Notably, the new study found that genetics also played a role. For example, hospitalization for COVID-19 doubled the risk of heart attack or stroke among individuals with blood types A, B, or AB, but didn’t change the risk for those with O blood type.
Allayee also says he would “very much like” to replicate the study’s major findings in additional populations, “since U.K. Biobank is mostly European whites.” He says the research group is already trying to get access to other datasets in order to do that.
But the findings are robust and pretty clear: COVID-19 infection raises the stakes with respect to heart attacks, strokes, and even death. That effect continues three years post-infection. And severe infections make those risks even worse.

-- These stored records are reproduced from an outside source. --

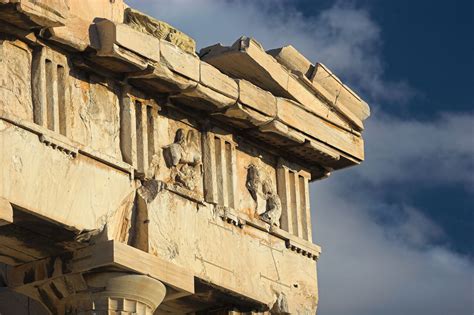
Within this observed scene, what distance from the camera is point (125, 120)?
18.8 m

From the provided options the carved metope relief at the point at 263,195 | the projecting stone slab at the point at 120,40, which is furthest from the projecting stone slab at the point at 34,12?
the carved metope relief at the point at 263,195

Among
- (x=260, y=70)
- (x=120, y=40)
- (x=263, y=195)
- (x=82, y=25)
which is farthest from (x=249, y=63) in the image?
(x=82, y=25)

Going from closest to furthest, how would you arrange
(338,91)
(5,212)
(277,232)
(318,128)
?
(5,212)
(277,232)
(318,128)
(338,91)

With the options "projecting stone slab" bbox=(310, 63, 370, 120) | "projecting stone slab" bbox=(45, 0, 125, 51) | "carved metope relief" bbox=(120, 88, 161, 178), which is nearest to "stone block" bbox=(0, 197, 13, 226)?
"projecting stone slab" bbox=(45, 0, 125, 51)

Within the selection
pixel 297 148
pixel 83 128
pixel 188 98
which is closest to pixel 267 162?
pixel 297 148

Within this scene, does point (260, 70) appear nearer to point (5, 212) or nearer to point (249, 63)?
point (249, 63)

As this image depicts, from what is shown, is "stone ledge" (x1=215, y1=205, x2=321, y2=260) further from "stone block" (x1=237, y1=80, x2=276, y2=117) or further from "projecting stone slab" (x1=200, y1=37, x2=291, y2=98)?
"projecting stone slab" (x1=200, y1=37, x2=291, y2=98)

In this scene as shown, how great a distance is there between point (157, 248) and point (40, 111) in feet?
5.75

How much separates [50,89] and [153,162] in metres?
1.42

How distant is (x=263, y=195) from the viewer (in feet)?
66.8

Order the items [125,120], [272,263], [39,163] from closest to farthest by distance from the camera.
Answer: [39,163]
[125,120]
[272,263]

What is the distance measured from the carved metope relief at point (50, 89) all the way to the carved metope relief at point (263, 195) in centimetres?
272

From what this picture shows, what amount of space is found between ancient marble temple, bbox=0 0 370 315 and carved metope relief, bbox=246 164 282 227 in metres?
0.02

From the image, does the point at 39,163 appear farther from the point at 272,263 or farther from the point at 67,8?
the point at 272,263
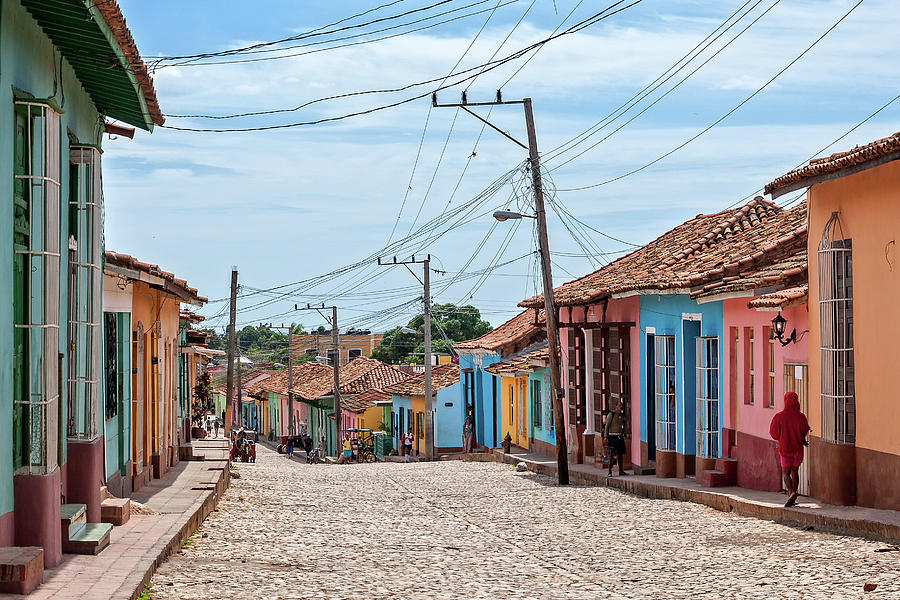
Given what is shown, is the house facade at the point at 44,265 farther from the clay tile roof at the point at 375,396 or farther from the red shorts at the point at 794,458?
the clay tile roof at the point at 375,396

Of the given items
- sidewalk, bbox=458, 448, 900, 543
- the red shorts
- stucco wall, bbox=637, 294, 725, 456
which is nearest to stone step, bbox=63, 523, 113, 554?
sidewalk, bbox=458, 448, 900, 543

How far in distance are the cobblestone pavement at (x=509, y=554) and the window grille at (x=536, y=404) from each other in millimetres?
13782

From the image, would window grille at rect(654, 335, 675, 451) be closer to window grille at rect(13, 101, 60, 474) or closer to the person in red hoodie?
the person in red hoodie

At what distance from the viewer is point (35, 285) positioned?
8.85 metres

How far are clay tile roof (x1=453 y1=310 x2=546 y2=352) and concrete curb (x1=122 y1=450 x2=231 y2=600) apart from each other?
626 inches

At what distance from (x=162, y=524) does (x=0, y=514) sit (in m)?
4.29

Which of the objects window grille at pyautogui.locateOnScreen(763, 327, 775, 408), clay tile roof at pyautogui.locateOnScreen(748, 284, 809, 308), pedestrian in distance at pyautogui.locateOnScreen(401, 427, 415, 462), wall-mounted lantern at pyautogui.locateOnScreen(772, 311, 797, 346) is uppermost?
clay tile roof at pyautogui.locateOnScreen(748, 284, 809, 308)

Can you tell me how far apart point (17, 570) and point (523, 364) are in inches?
972

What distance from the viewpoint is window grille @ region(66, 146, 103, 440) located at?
1081 cm

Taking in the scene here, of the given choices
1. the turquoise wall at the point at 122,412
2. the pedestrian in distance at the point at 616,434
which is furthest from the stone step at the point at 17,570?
the pedestrian in distance at the point at 616,434

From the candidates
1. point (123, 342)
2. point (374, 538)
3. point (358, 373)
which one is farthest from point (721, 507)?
point (358, 373)

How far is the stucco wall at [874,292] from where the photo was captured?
1295cm

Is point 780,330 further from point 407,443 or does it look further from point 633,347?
point 407,443

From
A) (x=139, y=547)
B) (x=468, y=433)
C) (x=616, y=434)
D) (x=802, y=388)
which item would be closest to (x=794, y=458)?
(x=802, y=388)
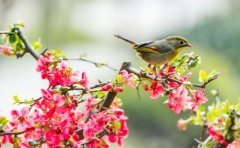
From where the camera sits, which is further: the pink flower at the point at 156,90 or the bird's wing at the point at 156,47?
the bird's wing at the point at 156,47

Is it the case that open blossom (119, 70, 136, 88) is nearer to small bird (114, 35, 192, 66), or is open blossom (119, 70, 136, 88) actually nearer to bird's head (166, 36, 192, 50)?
small bird (114, 35, 192, 66)

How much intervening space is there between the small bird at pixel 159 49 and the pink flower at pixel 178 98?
0.93 ft

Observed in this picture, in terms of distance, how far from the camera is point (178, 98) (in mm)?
1627

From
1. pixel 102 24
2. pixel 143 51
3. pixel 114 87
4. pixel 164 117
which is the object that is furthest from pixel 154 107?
pixel 102 24

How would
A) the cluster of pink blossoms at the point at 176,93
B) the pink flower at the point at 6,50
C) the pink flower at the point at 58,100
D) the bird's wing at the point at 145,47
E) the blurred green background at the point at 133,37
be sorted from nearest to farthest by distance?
the pink flower at the point at 58,100, the cluster of pink blossoms at the point at 176,93, the pink flower at the point at 6,50, the bird's wing at the point at 145,47, the blurred green background at the point at 133,37

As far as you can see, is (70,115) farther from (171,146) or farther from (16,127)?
(171,146)

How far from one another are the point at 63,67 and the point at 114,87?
151 millimetres

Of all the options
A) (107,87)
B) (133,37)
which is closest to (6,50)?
(107,87)

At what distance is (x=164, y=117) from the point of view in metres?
7.96

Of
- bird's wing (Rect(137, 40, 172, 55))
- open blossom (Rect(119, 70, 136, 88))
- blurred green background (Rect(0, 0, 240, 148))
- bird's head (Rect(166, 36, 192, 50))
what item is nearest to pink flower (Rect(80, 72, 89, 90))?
open blossom (Rect(119, 70, 136, 88))

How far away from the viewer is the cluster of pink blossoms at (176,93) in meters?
1.63

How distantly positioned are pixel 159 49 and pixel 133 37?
45.1ft

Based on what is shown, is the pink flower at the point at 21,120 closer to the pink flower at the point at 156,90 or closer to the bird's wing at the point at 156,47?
the pink flower at the point at 156,90

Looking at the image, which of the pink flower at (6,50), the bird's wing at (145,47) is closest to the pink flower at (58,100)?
the pink flower at (6,50)
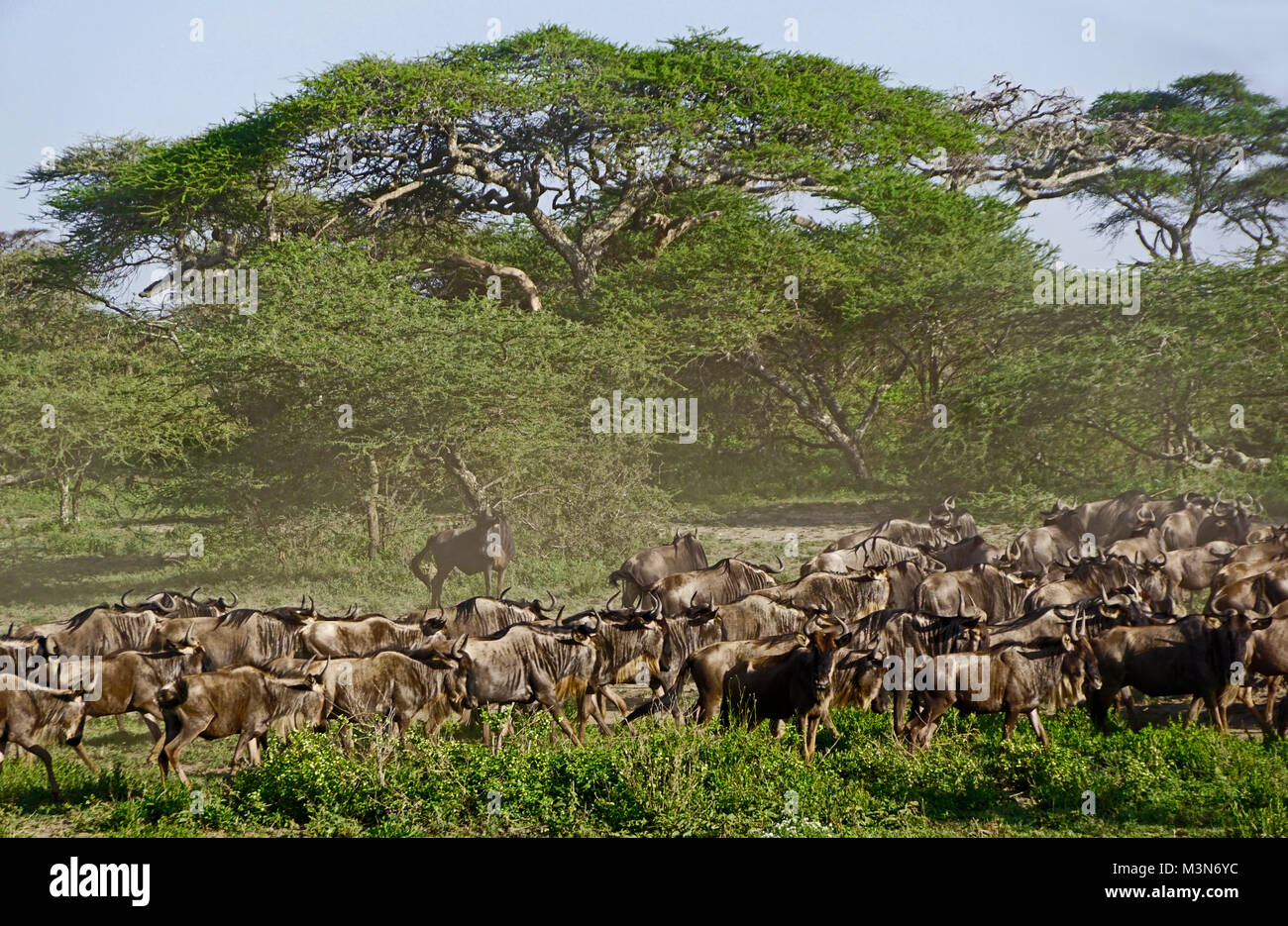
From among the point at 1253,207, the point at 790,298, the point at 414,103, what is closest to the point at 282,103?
the point at 414,103

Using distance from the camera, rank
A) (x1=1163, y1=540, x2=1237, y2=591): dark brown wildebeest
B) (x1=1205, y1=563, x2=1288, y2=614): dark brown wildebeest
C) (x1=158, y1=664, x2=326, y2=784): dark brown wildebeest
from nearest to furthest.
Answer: (x1=158, y1=664, x2=326, y2=784): dark brown wildebeest < (x1=1205, y1=563, x2=1288, y2=614): dark brown wildebeest < (x1=1163, y1=540, x2=1237, y2=591): dark brown wildebeest

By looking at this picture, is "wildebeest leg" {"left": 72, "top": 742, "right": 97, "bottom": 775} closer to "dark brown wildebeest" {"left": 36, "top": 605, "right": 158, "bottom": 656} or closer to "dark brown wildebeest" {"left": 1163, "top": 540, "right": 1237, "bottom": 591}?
"dark brown wildebeest" {"left": 36, "top": 605, "right": 158, "bottom": 656}

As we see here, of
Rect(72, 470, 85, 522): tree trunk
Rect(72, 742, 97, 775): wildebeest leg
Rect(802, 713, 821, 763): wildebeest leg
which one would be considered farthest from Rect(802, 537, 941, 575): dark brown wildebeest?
Rect(72, 470, 85, 522): tree trunk

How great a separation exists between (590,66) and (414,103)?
4599mm

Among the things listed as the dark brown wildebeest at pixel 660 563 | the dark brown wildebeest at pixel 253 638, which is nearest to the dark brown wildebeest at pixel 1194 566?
the dark brown wildebeest at pixel 660 563

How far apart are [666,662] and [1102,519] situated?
8.70 metres

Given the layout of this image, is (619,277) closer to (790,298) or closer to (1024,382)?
(790,298)

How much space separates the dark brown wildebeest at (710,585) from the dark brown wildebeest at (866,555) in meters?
1.09

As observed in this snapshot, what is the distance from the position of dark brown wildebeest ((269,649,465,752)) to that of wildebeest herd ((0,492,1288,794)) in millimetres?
14

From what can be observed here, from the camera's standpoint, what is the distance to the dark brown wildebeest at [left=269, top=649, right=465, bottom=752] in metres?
9.12

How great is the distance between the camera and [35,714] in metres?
8.50

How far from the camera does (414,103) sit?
1006 inches

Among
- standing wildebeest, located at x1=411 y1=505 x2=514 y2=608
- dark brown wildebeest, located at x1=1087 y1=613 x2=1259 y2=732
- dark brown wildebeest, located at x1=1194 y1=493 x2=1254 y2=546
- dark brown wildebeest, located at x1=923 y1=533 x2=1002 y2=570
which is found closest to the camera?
dark brown wildebeest, located at x1=1087 y1=613 x2=1259 y2=732

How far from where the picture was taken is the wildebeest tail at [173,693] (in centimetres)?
841
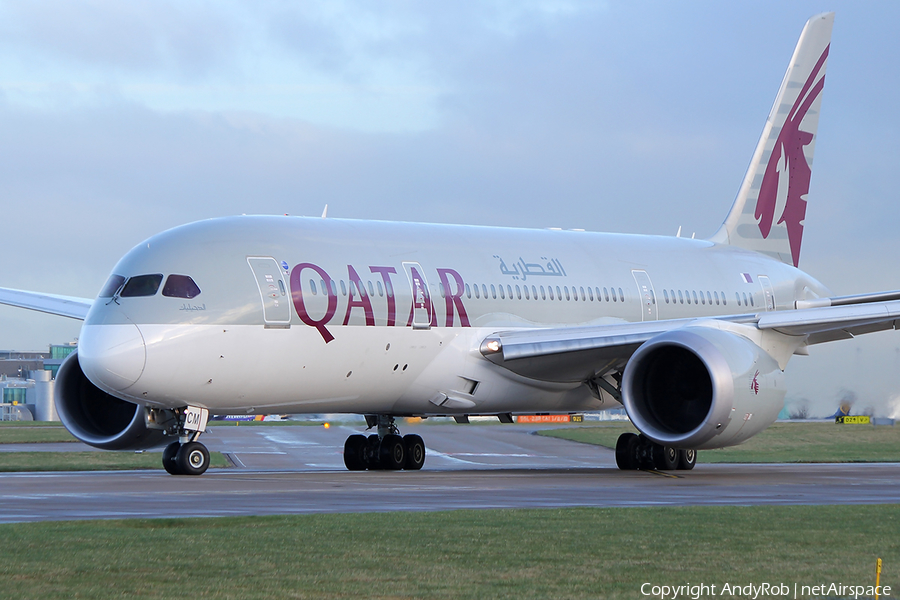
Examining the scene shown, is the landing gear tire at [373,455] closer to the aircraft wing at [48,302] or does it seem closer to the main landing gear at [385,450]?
the main landing gear at [385,450]

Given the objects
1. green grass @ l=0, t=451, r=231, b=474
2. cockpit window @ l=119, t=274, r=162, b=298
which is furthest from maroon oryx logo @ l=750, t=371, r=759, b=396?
green grass @ l=0, t=451, r=231, b=474

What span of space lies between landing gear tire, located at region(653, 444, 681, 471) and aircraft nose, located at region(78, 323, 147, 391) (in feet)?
32.4

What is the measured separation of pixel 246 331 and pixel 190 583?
1090cm

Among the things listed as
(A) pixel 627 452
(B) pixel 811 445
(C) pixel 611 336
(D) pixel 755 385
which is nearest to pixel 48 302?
(C) pixel 611 336

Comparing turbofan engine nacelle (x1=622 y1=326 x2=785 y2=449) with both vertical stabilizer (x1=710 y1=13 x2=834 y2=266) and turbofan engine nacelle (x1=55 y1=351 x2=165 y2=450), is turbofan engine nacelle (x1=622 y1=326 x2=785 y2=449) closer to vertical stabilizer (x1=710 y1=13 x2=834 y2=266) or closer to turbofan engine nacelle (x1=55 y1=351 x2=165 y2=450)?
turbofan engine nacelle (x1=55 y1=351 x2=165 y2=450)

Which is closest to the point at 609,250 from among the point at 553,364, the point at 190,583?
the point at 553,364

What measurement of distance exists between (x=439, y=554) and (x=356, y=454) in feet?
46.8

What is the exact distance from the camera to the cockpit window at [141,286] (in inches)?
717

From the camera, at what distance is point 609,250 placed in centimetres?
2512

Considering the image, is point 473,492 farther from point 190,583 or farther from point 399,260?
point 190,583

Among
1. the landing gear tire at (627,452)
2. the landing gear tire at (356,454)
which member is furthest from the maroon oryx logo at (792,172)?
the landing gear tire at (356,454)

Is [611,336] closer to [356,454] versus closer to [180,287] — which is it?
[356,454]

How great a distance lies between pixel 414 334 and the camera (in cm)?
2073

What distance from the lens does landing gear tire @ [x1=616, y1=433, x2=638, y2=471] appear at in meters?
23.3
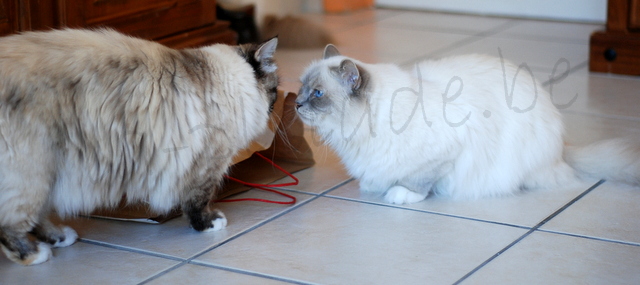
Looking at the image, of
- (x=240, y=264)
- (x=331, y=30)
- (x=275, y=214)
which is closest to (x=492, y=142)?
(x=275, y=214)

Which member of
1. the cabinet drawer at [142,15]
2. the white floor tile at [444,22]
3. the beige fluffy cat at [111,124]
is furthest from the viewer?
the white floor tile at [444,22]

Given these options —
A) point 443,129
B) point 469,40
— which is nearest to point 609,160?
point 443,129

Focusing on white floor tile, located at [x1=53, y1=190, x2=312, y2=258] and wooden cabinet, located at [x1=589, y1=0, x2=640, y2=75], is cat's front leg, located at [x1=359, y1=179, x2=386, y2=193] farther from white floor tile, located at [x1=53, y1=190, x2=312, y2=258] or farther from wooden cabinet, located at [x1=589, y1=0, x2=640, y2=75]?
wooden cabinet, located at [x1=589, y1=0, x2=640, y2=75]

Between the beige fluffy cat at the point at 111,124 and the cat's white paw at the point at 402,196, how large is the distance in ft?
1.60

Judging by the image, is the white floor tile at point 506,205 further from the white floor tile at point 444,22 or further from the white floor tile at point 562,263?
the white floor tile at point 444,22

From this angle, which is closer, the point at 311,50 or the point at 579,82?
the point at 579,82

We know from other studies that vaccination can reduce the severity of infection, the need for hospitalization, and the risk of death associated with COVID-19 infections. Yet in the U.S., about one in five people had not received a single COVID-19 vaccine shot as of last year, to say nothing of a full dose or an updated vaccine.
The study also found in a preliminary analysis that hospitalized COVID-19 patients who were already taking aspirin, did not have a significantly increased cardiovascular risk. That suggests that the risk can potentially be mitigated but still requires further study, says Allayee.
“I would use these data (from the study) as a sign to be more aggressive in prevention: healthy diet, exercise, controlling your blood pressure and cholesterol, stopping smoking,” says Sandeep Das, co-chair of the American Heart Association’s COVID-19 CVD Registry committee and a director at UT Southwestern Medical Center in Dallas. “I think this study should perhaps push some people out of complacency and into thinking about their longer-term risk.”
That process should involve vaccination. It may well mean more aggressive masking and paying attention to the air quality around one’s daily routines. But none of that can happen without an awareness that, as much as some people want to believe otherwise, COVID-19 remains an active threat to public and personal health, including your own history with the virus.
“You may have forgotten that you had COVID years ago, but it has not forgotten about you,” Al-Aly says, “Trivializing COVID as just a cold or an inconsequential nothing-burger is wishful thinking that does not align with scientific evidence.”